Problem to work on: Rewrite every one of the entries below, swapping "camera" for "viewer" and changing nothing else. Omit the pictures from your version.
● ● ● ● ● ● ●
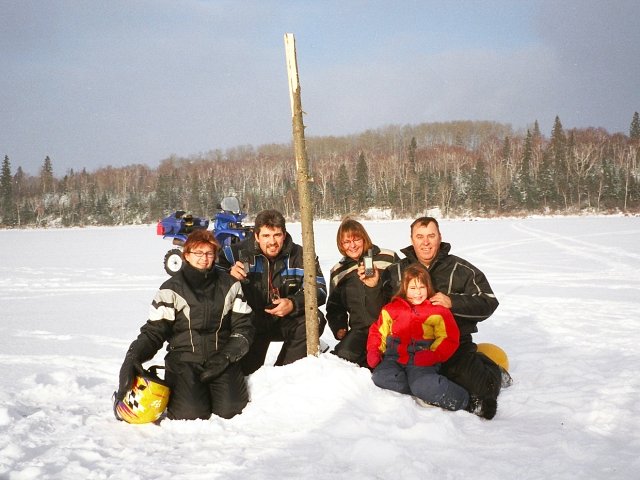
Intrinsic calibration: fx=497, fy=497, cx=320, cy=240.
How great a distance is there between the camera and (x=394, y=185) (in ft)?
203

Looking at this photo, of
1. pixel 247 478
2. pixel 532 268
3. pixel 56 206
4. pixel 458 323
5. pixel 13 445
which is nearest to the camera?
A: pixel 247 478

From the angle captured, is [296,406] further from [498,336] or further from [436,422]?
[498,336]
● ● ● ● ● ● ●
Result of this task:
Intrinsic calibration: fx=497, fy=497, cx=320, cy=240.
How great a distance is there between the viewer and (x=394, y=185) (in ft)?
203

Looking at this photo, of
1. pixel 247 478
2. pixel 532 268
3. pixel 56 206
4. pixel 458 323
5. pixel 13 445
which is nearest to the viewer?
A: pixel 247 478

From the angle captured, is [296,406] further from [498,336] or further from [436,422]?
[498,336]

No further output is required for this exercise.